Just two quick examples; remember the Lord’s so-called Lord’s prayer. Now we all know that’s not the Lord’s prayer, right. Jesus didn’t pray that because there’s a clause in there that says “forgive us our debts” and I don’t think Jesus had sin in his life. Amen! So it’s better called the disciple’s prayer. But how does that prayer start? “Our Father, who aren’t in heaven, Hallowed by Thy name, They kingdom (basileía) come, Thy will be done on earth as it is in heaven.” That’s praying for the kingdom to arrive on the earth. Why would Jesus teach the disciples to pray for the kingdom to arrive on the earth if they were already in it? Are you with me? And that’s typically how your New Testament is going to deal with the subject of the basileía, the Greek word for kingdom, because the New Testament is not going to contradict what the Old Testament has already presented concerning the kingdom.
Take a look at Acts 14:22, and we’re getting ready to close so hang in there with me, Acts 14:22 it says, this is Paul retracing his steps on missionary journey one in southern Galatia, “strengthening the souls of the disciples, encouraging them to continue in the faith, and saying, ‘Through many tribulations we must enter the kingdom of God.’” Basileía, and what he’s saying there is if you’re having a lot of problems and struggles in your life that’s normal. “Through many trials we enter the kingdom of God.” Now does that present the kingdom as now? That clearly presents it as future, in the normal course of the life of the child of God as they go through various struggles until the enter the kingdom, yet future.

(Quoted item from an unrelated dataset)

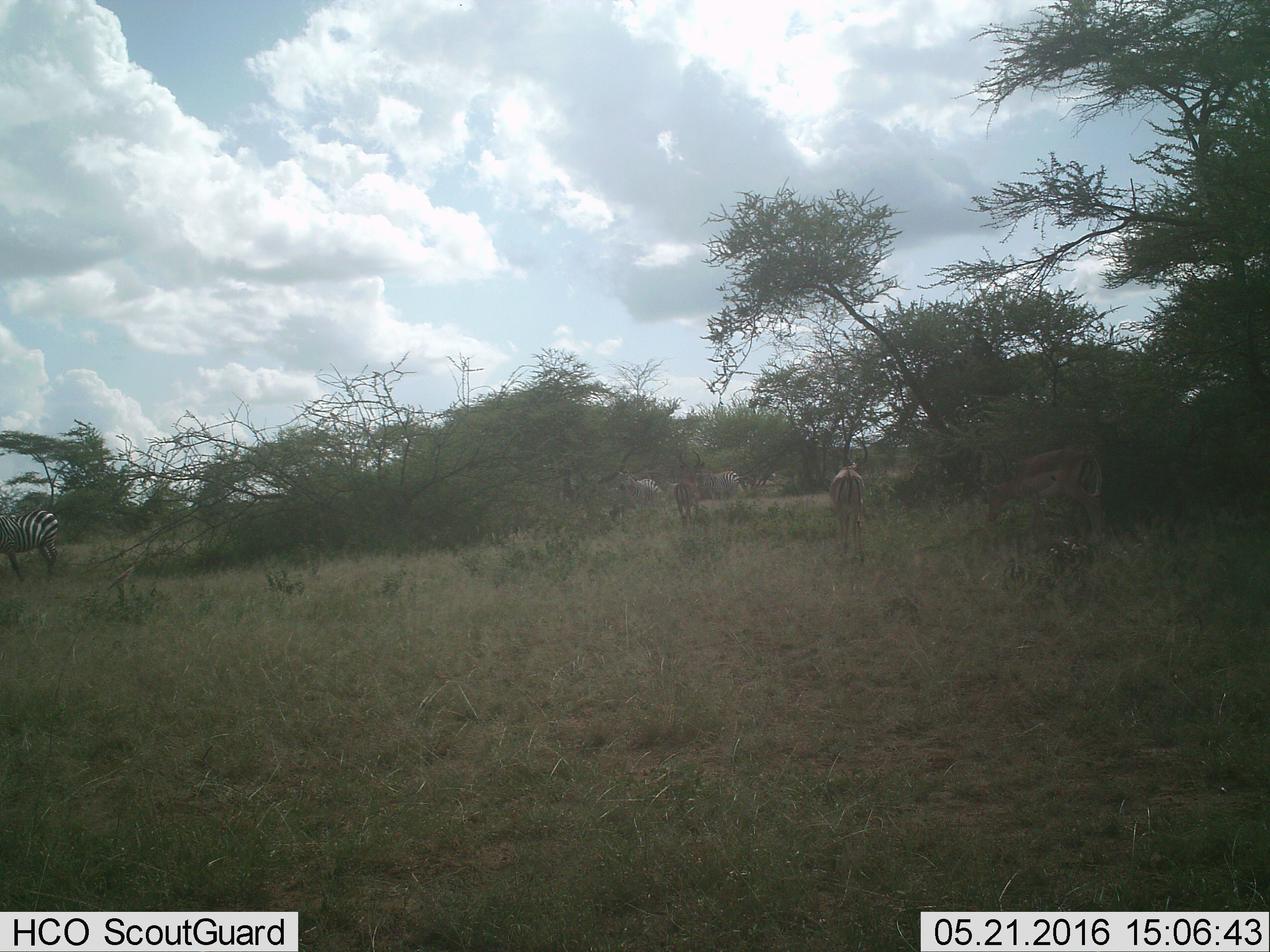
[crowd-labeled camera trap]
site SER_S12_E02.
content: unidentified animal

Acts 14:22 says, “strengthening the souls of the disciples, encouraging them to continue in the faith, and saying, ‘Through many tribulations we must enter the kingdom of God.’” Thomas Ice says, “If they were in the kingdom, this statement would make no sense.” [Thomas Ice, “Amillennialism,” in The Popular Encyclopedia of Bible Prophecy (Eugene, OR: Harvest House, 2004), 20]
If they were in the kingdom the Lord’s prayer wouldn’t make any sense. Now in my book on pages 192-193 I give you every reference to kingdom in the New Testament. And as you walk through those references, and I encourage you to look those up on your own, we may do some of that next time, you’ll notice that the kingdom is always portrayed as yet future. Why does the New Testament portray the kingdom as yet future in its overwhelming number of usages? Because the New Testament is coming up with a definition of the kingdom which matches the Old Testament. And you’ll notice here in Acts 14:22 that the kingdom is not defined, “Through many tribulations we must enter the kingdom of God.” What does that mean, “kingdom of God.” There’s no definition. So where do you think I try to go to fill in the gaps? To the Old Testament which spells it out in great detail.
When Jesus said pray “Thy kingdom come” He doesn’t explain what the kingdom is. Where do you think I ought to go to fill in the gaps? The Old Testament which spells it all out in great detail. And that’s why these references keep putting the kingdom into the future because the New Testament is not contradicting the Old Testament.
So there are at least three problems to this spiritual form of the kingdom people are promoting today. Number one, it makes God a liar. Number two, it interprets the kingdom in a way that contradicts what God has already said in the Old Testament. And that can’t be true because truth is always determined by how it conforms to prior Scripture. And then number three, the overwhelming New Testament references put the kingdom into the future because the New Testament is coming up with a definition of the kingdom that doesn’t contradict the Old Testament. I think I’ll stop talking at this point, hoping and praying I didn’t lose everybody tonight.